A second reason to refuse to forgive—one that will apply to secondary and tertiary victims as well—is that refusing to forgive can be a way of comprehensively condemning wrongdoing. The point has often been made that forgiving can be a way of condemning wrongdoing, but refusing to forgive clearly condemns it more forcefully. After all, continuing to “hold the wrong against the offender” is a way of staunchly condemning a wrong.

A third reason for refusing to forgive is solidarity with the moral order. Hallich has proposed to define ‘A is unforgivable’ as meaning that an agent who forgives A is deserving of moral blame. He argues that in some cases refusing to withdraw vindictive emotions felt in response of atrocious crimes could be a way of symbolically expressing one’s acceptance of basic moral values and one’s solidarity with those who have been wronged. Failure to do so would therefore incur moral blame.

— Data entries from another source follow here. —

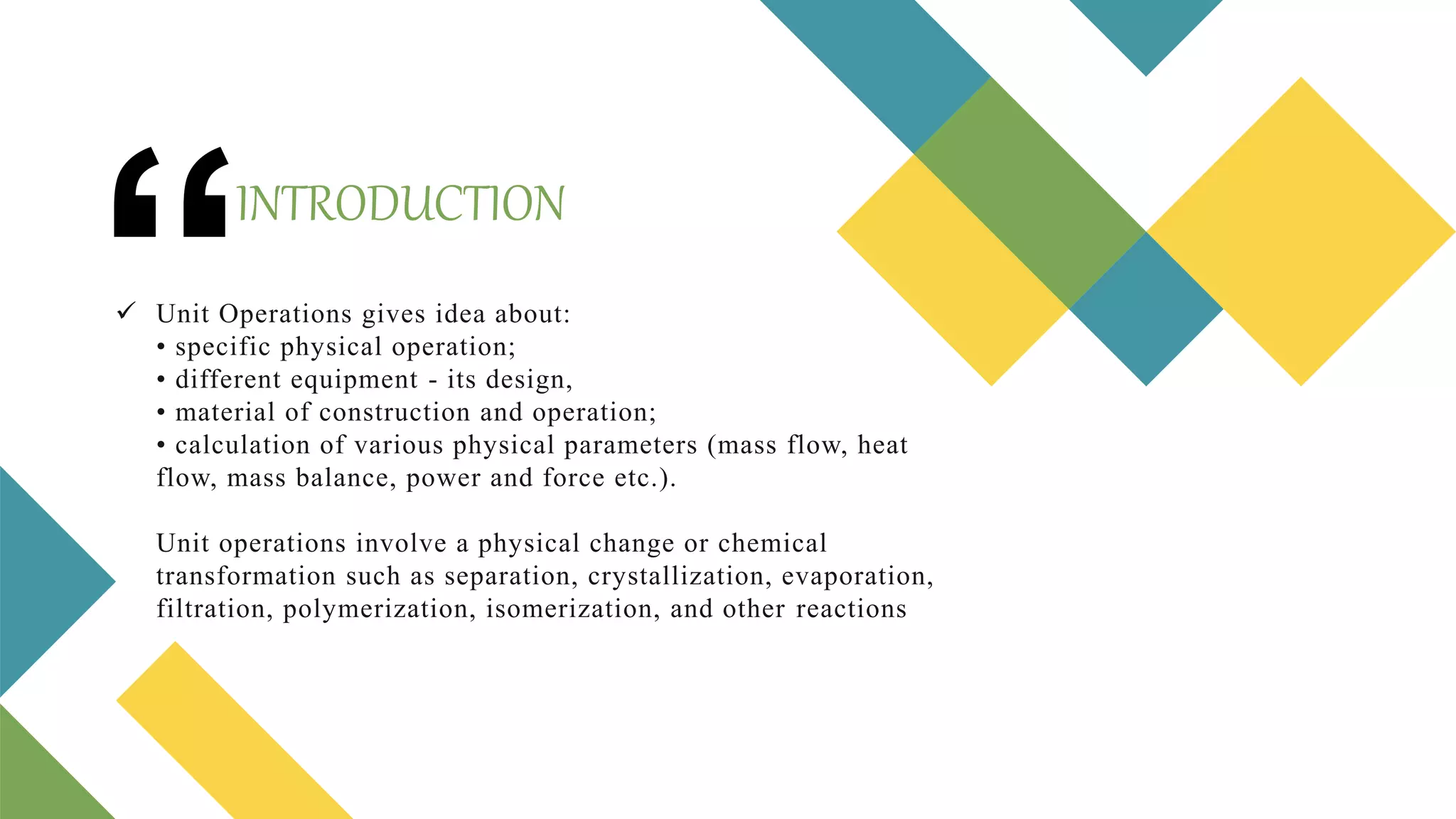 “INTRODUCTION

✓ Unit Operations gives idea about:
• specific physical operation;
• different equipment - its design,
• material of construction and operation;
• calculation of various physical parameters (mass flow, heat flow, mass balance, power and force etc.).

Unit operations involve a physical change or chemical transformation such as separation, crystallization, evaporation, filtration, polymerization, isomerization, and other reactions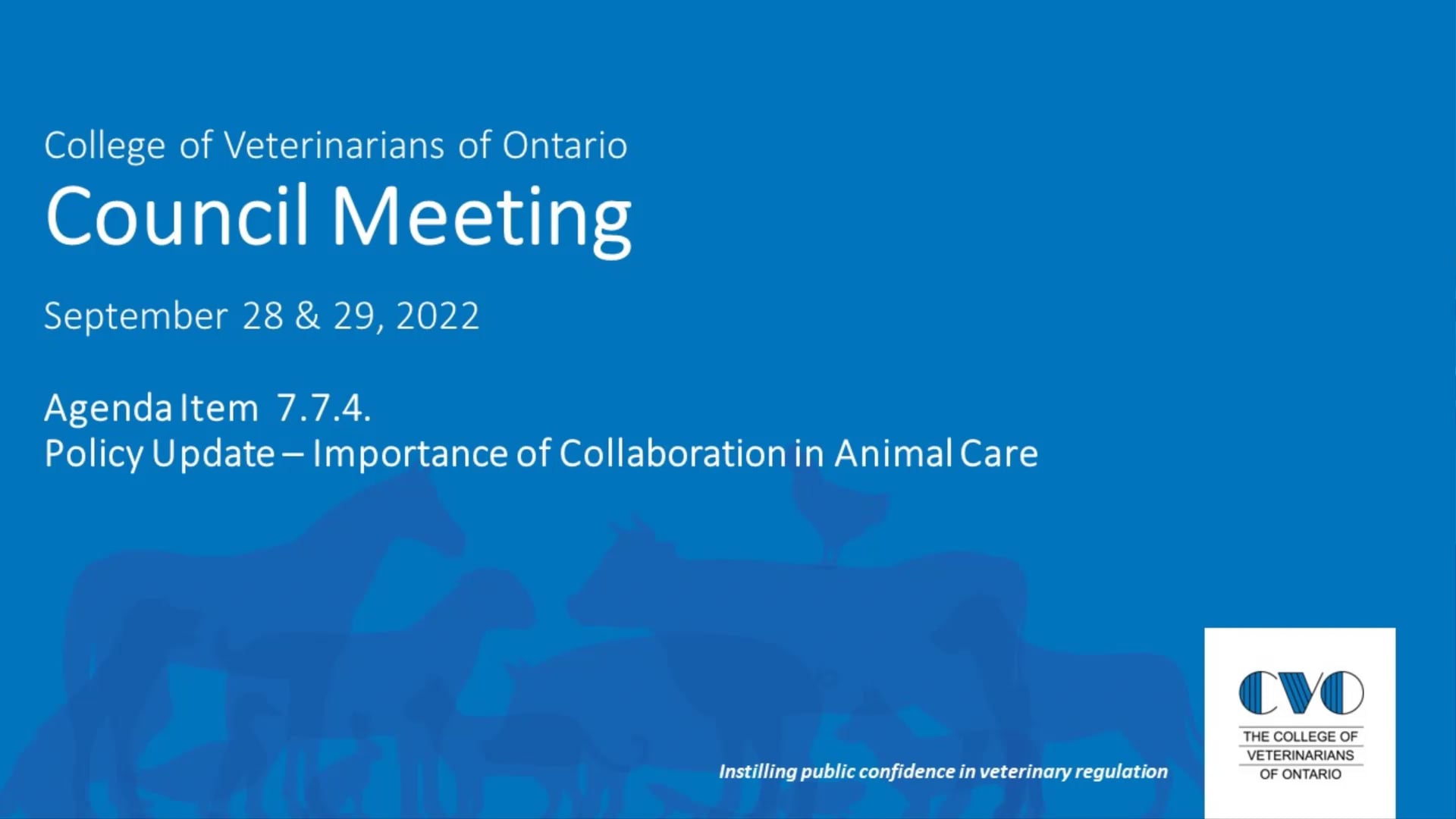 College of Veterinarians of Ontario
Council Meeting

September 28 & 29, 2022

Agenda Item 7.7.4.
Policy Update – Importance of Collaboration in Animal Care

Instilling public confidence in veterinary regulation

CVO
THE COLLEGE OF
VETERINARIANS
OF ONTARIO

Some might worry that in recommending that we refuse to forgive serious cases of wrongdoing I am therefore recommending hate and revenge. But the alternative to forgiveness is not necessarily hateful or unlawful revenge. Any form of revenge or retaliation that violates perpetrators’ rights is, of course, impermissible. If one accepts a pluralistic model of forgiveness, then refusing to forgive might involve a plurality of permissible attitudes and practices. As for human solidarity, I personally prefer to extend it to, e.g., survivors of the Holocaust, like Simon Wiesenthal,  as well as Primo Levi  and Jean Amery , survivors of the Rwandan Genocide, such as Esther Mujawayo,  and survivors of the Argentina military junta, like Mothers of Plaza de Mayo, who refused to or could not forgive the perpetrators of atrocities.